15 thoughts on “Screenwriters should learn from Shakespeare: Language governs the action

    • Yes, I quite agree. I have seen all of his plays performed live at one time or another. I also performed myself back in my “younger” days. I was, and still am quite the Shakespeare enthusiast. I have not been to England, but it is on my BIG BUCKET list, and going to the Globe is also on that list. 🙂

      • Good Sir, I do thank thee for thy well-wishes. Indeed, I often perpend the rapture of experiencing London. If only the gods would grant me leave, that I might take flight and journey to London. I would hope to visit the Queen, and pay her respect. Should I be granted such a journey, I would be O’er wrought with rapture — indeed, my heart would soar above the heavens to partake of such luminous activity. Still, I await with eager anticipation!

      • Ah yes, I know the feeling. I became oft familiar with the longing whilst I waited to journey to London a spring prior, and I often find myself wishing to visit again, to fully partake of the many delights of the city. Alas, we must all wait and hope that Fortune looks kindly upon us and gives us leave.

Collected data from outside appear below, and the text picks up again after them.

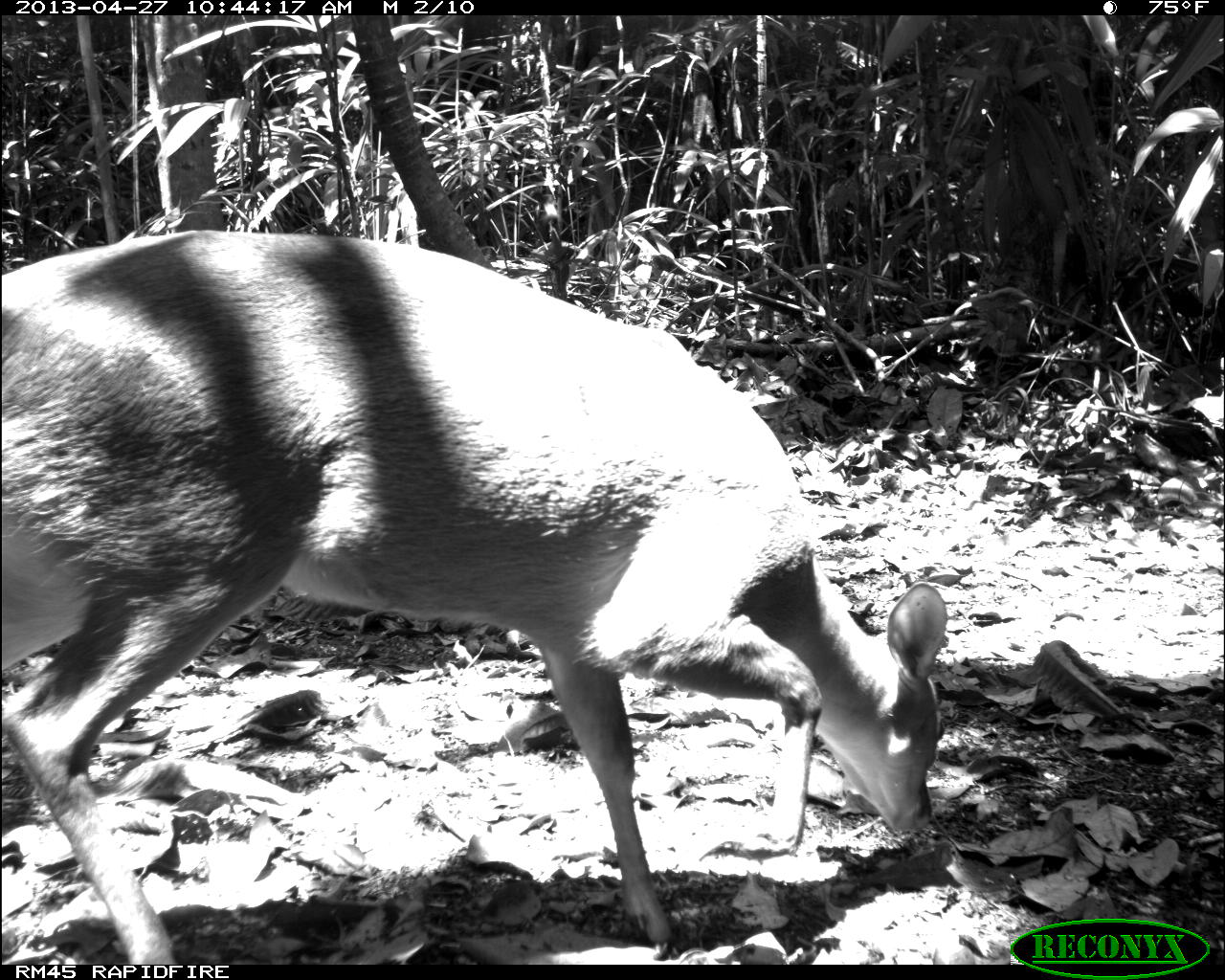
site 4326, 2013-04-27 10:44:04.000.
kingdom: Animalia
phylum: Chordata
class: Mammalia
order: Artiodactyla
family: Cervidae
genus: Odocoileus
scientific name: Odocoileus pandora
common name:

      • While longing makes the moment sweeter, tis’ a most brutal tease of the heart. I so abhor the idea of a wait; a wait that seems razed with improbability. O, that I could cast off this riggish desire, I would inclip any other fascination. Alas, I fear desire is nothing more than a miserable harry.

      • Look upon us. See that we could pen whimsy and spectacle as if we ourselves were dipping out quills in good Sir Will’s own font. Oh, the amazing peculiarity that is admiration, is it not?

  1. Although Hamlet is not my favourite of Shakespeare’s plays, I agree with your general idea that he is one of few playwrights who is able to somehow take a cerebral exercise and yet imbue it with an energy that grips most audiences.

    Because of the nature of the beast (stage plays, that is), his words are carefully chosen to paint pictures in the mind and even the smallest of speeches tells a story that stimulates the mind rather than weighting it down with leaden exposition.

    Interestingly, though, unless you were a much proven (e.g., $$$-making) screenwriter, I suspect most readers would hit something like “to be or not to be” and tell you to cut it. “Too long; pulls me out of the story; show, don’t tell”

    Unless I am hitting all the wrong movies (and that’s a possibility), speeches like Fonda’s “I’ll be there” from The Grapes of Wrath ( just don’t seem to be in vogue.

    In any event, thanks for the post and the reminder to aspire for something bigger and bolder.

    • Indeed, RCW, Shakespeare had a unique ability to engage the audience from beginning to end. He was a word master in every sense of the word, and understood how to create compelling characters, driving plots and relevant stories…Stories so relevant that his plays are still one of the most widely-performed and read literary works of all time. He does make us want to write bigger and better–at least that’s always my response to his works. What’s amazing though…even with film modernizations of his work, often times, long speeches, like Hamlet’s soliloquy are left as it was originally written in the production. 🙂 Makes me glad!

      • My lone tattoo is “Julius Caesar V.v.73”, a line of Antony’s funeral oration for Brutus: “His life was gentle, and the elements so mixed in him that Nature might stand up and say to all the world ‘This was a man.'” A poignant statement that struck at an important moment in my life. The man resonates.

        Looking forward to future posts.